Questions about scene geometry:

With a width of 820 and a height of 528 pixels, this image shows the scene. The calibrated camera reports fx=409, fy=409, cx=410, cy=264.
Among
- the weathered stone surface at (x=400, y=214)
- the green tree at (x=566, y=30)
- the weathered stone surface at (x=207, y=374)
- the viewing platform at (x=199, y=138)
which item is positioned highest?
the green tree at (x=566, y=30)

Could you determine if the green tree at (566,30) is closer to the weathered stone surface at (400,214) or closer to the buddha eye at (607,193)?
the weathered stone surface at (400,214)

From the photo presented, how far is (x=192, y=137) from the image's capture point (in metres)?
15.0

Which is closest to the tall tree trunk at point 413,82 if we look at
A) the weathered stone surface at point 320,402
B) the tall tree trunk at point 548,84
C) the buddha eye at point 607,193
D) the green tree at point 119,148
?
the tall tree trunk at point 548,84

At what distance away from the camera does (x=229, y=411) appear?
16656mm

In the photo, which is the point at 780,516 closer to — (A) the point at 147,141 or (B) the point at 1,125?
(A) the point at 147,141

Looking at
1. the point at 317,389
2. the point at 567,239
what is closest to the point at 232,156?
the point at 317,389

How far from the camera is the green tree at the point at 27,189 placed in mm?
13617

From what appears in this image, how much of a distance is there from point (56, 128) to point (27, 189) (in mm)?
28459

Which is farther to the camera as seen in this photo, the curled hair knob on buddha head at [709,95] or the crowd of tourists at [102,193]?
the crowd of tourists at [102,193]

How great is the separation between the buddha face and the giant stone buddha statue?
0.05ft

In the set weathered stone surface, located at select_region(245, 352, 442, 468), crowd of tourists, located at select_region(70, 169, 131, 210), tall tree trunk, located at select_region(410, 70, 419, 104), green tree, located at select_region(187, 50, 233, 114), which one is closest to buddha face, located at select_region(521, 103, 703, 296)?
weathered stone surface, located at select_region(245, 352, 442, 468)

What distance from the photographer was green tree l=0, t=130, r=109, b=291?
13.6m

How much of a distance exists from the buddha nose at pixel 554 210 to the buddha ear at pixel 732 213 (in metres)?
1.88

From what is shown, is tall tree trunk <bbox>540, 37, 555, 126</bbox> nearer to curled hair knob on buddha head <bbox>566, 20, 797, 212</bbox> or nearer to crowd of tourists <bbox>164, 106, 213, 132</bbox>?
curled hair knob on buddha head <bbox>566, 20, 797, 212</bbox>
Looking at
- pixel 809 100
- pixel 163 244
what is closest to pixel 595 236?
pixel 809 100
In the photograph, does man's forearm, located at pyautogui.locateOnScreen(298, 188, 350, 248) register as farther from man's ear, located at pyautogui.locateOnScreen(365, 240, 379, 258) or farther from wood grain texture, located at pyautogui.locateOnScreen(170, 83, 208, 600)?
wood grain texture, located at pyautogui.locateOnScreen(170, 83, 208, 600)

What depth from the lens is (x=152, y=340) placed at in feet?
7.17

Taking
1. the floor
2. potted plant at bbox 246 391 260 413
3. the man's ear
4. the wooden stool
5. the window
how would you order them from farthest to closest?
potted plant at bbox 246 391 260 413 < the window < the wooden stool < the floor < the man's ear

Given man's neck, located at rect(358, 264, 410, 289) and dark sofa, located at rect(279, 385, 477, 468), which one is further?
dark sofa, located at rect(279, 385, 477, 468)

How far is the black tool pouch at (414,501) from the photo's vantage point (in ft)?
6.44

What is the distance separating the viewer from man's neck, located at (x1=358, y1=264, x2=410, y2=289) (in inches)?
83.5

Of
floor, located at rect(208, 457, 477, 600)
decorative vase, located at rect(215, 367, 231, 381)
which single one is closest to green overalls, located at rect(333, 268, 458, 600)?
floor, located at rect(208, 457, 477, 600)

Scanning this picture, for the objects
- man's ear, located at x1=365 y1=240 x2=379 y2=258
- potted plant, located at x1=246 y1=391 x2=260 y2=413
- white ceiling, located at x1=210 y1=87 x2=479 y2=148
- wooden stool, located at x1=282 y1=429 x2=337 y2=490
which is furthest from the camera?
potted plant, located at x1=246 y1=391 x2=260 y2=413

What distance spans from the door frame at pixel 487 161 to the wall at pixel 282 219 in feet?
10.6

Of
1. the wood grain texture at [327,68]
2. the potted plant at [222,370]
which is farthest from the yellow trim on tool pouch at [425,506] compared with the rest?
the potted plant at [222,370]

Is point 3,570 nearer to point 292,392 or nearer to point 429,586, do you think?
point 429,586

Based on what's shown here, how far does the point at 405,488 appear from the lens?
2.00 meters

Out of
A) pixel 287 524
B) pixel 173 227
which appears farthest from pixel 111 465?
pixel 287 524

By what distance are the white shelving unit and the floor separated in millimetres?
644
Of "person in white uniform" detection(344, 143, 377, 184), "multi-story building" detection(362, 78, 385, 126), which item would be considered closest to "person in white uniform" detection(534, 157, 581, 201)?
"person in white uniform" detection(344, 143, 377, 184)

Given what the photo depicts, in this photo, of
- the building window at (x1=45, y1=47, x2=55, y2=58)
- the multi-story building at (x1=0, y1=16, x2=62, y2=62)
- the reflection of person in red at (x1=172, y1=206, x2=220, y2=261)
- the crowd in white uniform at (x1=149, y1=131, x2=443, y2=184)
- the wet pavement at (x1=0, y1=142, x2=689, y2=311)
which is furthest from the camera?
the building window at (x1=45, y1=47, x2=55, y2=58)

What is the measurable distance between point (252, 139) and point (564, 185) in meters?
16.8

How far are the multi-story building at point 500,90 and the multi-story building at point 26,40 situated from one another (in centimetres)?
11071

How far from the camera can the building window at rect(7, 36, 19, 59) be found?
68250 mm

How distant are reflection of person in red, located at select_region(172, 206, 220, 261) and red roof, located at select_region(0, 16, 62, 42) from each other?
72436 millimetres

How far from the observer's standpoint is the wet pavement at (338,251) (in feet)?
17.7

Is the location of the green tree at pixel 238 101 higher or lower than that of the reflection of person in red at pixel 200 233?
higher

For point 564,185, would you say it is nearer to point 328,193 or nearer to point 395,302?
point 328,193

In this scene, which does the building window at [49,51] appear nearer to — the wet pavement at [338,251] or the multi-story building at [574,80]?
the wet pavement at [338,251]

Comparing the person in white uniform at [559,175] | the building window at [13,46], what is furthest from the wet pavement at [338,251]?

PROBLEM STATEMENT:
The records above must be repeated exactly, every one of them.

EXERCISE RESPONSE:
With a width of 820 and a height of 528 pixels, this image shows the scene. The calibrated camera reports fx=409, fy=409, cx=410, cy=264.
Among
- the weathered stone surface at (x=400, y=214)
- the green tree at (x=566, y=30)
- the weathered stone surface at (x=207, y=374)
- the viewing platform at (x=199, y=138)
which item is positioned highest?
the green tree at (x=566, y=30)

Could you determine if the green tree at (566,30) is closer to the weathered stone surface at (400,214) or closer to the buddha eye at (607,193)?
the weathered stone surface at (400,214)

From the photo presented, how far is (x=192, y=137) from the image's capture point (in metres)?
15.0

Which is closest to the tall tree trunk at point 413,82 if we look at
A) the weathered stone surface at point 320,402
B) the tall tree trunk at point 548,84
C) the buddha eye at point 607,193
D) the green tree at point 119,148
?
the tall tree trunk at point 548,84

At what distance away from the camera does (x=229, y=411) appear?
16656mm

In the photo, which is the point at 780,516 closer to — (A) the point at 147,141 or (B) the point at 1,125?
(A) the point at 147,141

Looking at
1. the point at 317,389
2. the point at 567,239
what is closest to the point at 232,156?
the point at 317,389

How far from the camera is the green tree at the point at 27,189 placed in mm?
13617

From what appears in this image, how much of a distance is there from point (56, 128) to point (27, 189) (in mm)?
28459

Which is farther to the camera as seen in this photo, the curled hair knob on buddha head at [709,95] or the crowd of tourists at [102,193]?
the crowd of tourists at [102,193]

How great is the separation between the buddha face and the giant stone buddha statue?
0.05ft

In the set weathered stone surface, located at select_region(245, 352, 442, 468), crowd of tourists, located at select_region(70, 169, 131, 210), tall tree trunk, located at select_region(410, 70, 419, 104), green tree, located at select_region(187, 50, 233, 114), which one is closest to buddha face, located at select_region(521, 103, 703, 296)?
weathered stone surface, located at select_region(245, 352, 442, 468)

What distance from the photographer was green tree l=0, t=130, r=109, b=291?
13.6m

How much of a distance exists from the buddha nose at pixel 554 210 to the buddha ear at pixel 732 213 (in metres)?
1.88

From what is shown, is tall tree trunk <bbox>540, 37, 555, 126</bbox> nearer to curled hair knob on buddha head <bbox>566, 20, 797, 212</bbox> or nearer to crowd of tourists <bbox>164, 106, 213, 132</bbox>?
curled hair knob on buddha head <bbox>566, 20, 797, 212</bbox>
Looking at
- pixel 809 100
- pixel 163 244
what is closest to pixel 595 236?
pixel 809 100
In the photograph, does man's forearm, located at pyautogui.locateOnScreen(298, 188, 350, 248) register as farther from man's ear, located at pyautogui.locateOnScreen(365, 240, 379, 258) or farther from wood grain texture, located at pyautogui.locateOnScreen(170, 83, 208, 600)?
wood grain texture, located at pyautogui.locateOnScreen(170, 83, 208, 600)

What depth from the lens is (x=152, y=340) placed at in feet?
7.17

Taking
1. the floor
2. potted plant at bbox 246 391 260 413
3. the man's ear
4. the wooden stool
5. the window
how would you order them from farthest to closest?
potted plant at bbox 246 391 260 413 < the window < the wooden stool < the floor < the man's ear

Given man's neck, located at rect(358, 264, 410, 289) and dark sofa, located at rect(279, 385, 477, 468), which one is further?
dark sofa, located at rect(279, 385, 477, 468)

How far is the black tool pouch at (414,501) from the photo's vantage point (in ft)?
6.44

What is the distance separating the viewer from man's neck, located at (x1=358, y1=264, x2=410, y2=289) (in inches)?
83.5

Of
floor, located at rect(208, 457, 477, 600)
decorative vase, located at rect(215, 367, 231, 381)
which single one is closest to green overalls, located at rect(333, 268, 458, 600)?
floor, located at rect(208, 457, 477, 600)

Scanning this picture, for the objects
- man's ear, located at x1=365 y1=240 x2=379 y2=258
- potted plant, located at x1=246 y1=391 x2=260 y2=413
- white ceiling, located at x1=210 y1=87 x2=479 y2=148
- wooden stool, located at x1=282 y1=429 x2=337 y2=490
which is furthest from the camera?
potted plant, located at x1=246 y1=391 x2=260 y2=413

What distance spans from the door frame at pixel 487 161 to the wall at pixel 282 219 in feet?
10.6

Of
1. the wood grain texture at [327,68]
2. the potted plant at [222,370]
which is farthest from the yellow trim on tool pouch at [425,506] compared with the rest?
the potted plant at [222,370]

Is point 3,570 nearer to point 292,392 or nearer to point 429,586, do you think?
point 429,586

Based on what's shown here, how far does the point at 405,488 appear from the lens?
2.00 meters

Out of
A) pixel 287 524
B) pixel 173 227
which appears farthest from pixel 111 465?
pixel 287 524

By what distance are the white shelving unit and the floor separated in millimetres?
644
Of "person in white uniform" detection(344, 143, 377, 184), "multi-story building" detection(362, 78, 385, 126), which item would be considered closest to "person in white uniform" detection(534, 157, 581, 201)?
"person in white uniform" detection(344, 143, 377, 184)

Given what the photo depicts, in this photo, of
- the building window at (x1=45, y1=47, x2=55, y2=58)
- the multi-story building at (x1=0, y1=16, x2=62, y2=62)
- the reflection of person in red at (x1=172, y1=206, x2=220, y2=261)
- the crowd in white uniform at (x1=149, y1=131, x2=443, y2=184)
- the wet pavement at (x1=0, y1=142, x2=689, y2=311)
which is furthest from the camera?
the building window at (x1=45, y1=47, x2=55, y2=58)

What is the measurable distance between point (252, 139) and point (564, 185) in meters?
16.8

How far are the multi-story building at point 500,90 and the multi-story building at point 26,40 situated from one another (in centimetres)?
11071

How far from the camera can the building window at rect(7, 36, 19, 59) be found?
68250 mm

How distant are reflection of person in red, located at select_region(172, 206, 220, 261) and red roof, located at select_region(0, 16, 62, 42) from each other?
72436 millimetres

How far from the observer's standpoint is the wet pavement at (338,251) (in feet)?
17.7

Is the location of the green tree at pixel 238 101 higher or lower than that of the reflection of person in red at pixel 200 233?
higher

For point 564,185, would you say it is nearer to point 328,193 or nearer to point 395,302?
point 328,193

In this scene, which does the building window at [49,51] appear nearer to — the wet pavement at [338,251] or the multi-story building at [574,80]?
the wet pavement at [338,251]

Comparing the person in white uniform at [559,175] | the building window at [13,46], what is furthest from the wet pavement at [338,251]?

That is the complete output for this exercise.